▶ _THE EXERCISE_
Convert every line of the records below into a Markdown table with the columns Row and Line, skipping blank lines and numbering the remaining rows in order. Omit the pictures from the table.

▶ _AVAILABLE DATA_
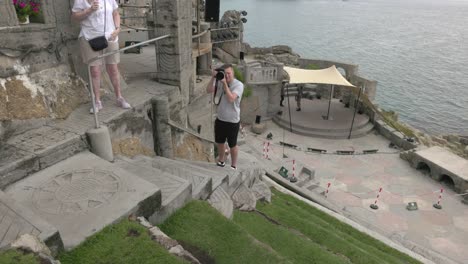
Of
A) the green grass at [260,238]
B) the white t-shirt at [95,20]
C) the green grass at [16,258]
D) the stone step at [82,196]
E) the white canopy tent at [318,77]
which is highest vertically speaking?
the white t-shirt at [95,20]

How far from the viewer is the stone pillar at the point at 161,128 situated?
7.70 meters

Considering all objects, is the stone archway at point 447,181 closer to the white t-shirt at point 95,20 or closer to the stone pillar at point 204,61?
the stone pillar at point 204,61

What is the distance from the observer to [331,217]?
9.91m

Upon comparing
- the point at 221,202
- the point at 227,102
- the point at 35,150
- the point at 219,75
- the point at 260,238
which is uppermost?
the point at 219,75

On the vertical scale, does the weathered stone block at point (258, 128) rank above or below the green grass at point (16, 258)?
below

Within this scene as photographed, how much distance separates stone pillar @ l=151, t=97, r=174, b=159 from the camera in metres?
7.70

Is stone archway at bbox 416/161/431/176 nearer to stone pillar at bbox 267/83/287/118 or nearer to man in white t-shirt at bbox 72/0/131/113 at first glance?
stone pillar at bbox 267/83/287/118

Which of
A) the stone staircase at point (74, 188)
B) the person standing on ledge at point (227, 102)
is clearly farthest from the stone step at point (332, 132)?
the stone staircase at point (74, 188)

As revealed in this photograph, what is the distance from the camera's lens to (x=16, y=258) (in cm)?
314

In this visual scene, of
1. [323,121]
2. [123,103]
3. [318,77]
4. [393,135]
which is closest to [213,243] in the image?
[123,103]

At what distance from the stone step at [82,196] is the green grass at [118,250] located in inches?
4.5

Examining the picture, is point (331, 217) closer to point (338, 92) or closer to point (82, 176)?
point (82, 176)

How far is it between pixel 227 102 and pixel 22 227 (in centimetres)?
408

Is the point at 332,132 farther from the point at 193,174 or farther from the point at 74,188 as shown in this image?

▶ _RESULT FOR THIS TASK_
| Row | Line |
|---|---|
| 1 | Of |
| 2 | A) the green grass at [260,238] |
| 3 | B) the white t-shirt at [95,20] |
| 4 | C) the green grass at [16,258] |
| 5 | D) the stone step at [82,196] |
| 6 | E) the white canopy tent at [318,77] |
| 7 | which is highest vertically speaking? |
| 8 | the white t-shirt at [95,20] |
| 9 | How far from the viewer is the stone pillar at the point at 161,128 situated? |
| 10 | 7.70 meters |
| 11 | Considering all objects, is the stone archway at point 447,181 closer to the white t-shirt at point 95,20 or closer to the stone pillar at point 204,61? |
| 12 | the stone pillar at point 204,61 |
| 13 | What is the distance from the observer to [331,217]? |
| 14 | 9.91m |
| 15 | Upon comparing |
| 16 | - the point at 221,202 |
| 17 | - the point at 227,102 |
| 18 | - the point at 35,150 |
| 19 | - the point at 219,75 |
| 20 | - the point at 260,238 |
| 21 | which is uppermost? |
| 22 | the point at 219,75 |
| 23 | On the vertical scale, does the weathered stone block at point (258, 128) rank above or below the green grass at point (16, 258)? |
| 24 | below |
| 25 | Within this scene as photographed, how much distance separates stone pillar @ l=151, t=97, r=174, b=159 from the camera in metres? |
| 26 | 7.70 |
| 27 | Is stone archway at bbox 416/161/431/176 nearer to stone pillar at bbox 267/83/287/118 or nearer to man in white t-shirt at bbox 72/0/131/113 at first glance? |
| 28 | stone pillar at bbox 267/83/287/118 |
| 29 | Which of |
| 30 | A) the stone staircase at point (74, 188) |
| 31 | B) the person standing on ledge at point (227, 102) |
| 32 | is clearly farthest from the stone step at point (332, 132)? |
| 33 | the stone staircase at point (74, 188) |
| 34 | As revealed in this photograph, what is the distance from the camera's lens to (x=16, y=258) (in cm)? |
| 35 | 314 |
| 36 | In this visual scene, of |
| 37 | 1. [323,121] |
| 38 | 2. [123,103] |
| 39 | 3. [318,77] |
| 40 | 4. [393,135] |
| 41 | which is closest to [213,243] in the image? |
| 42 | [123,103] |
| 43 | At what distance from the stone step at [82,196] is the green grass at [118,250] located in inches? |
| 44 | 4.5 |
| 45 | Examining the picture, is point (331, 217) closer to point (338, 92) or closer to point (82, 176)? |
| 46 | point (82, 176) |
| 47 | How far is it between pixel 227 102 and pixel 22 227 (in centimetres)? |
| 48 | 408 |
| 49 | Is the point at 332,132 farther from the point at 193,174 or farther from the point at 74,188 as shown in this image? |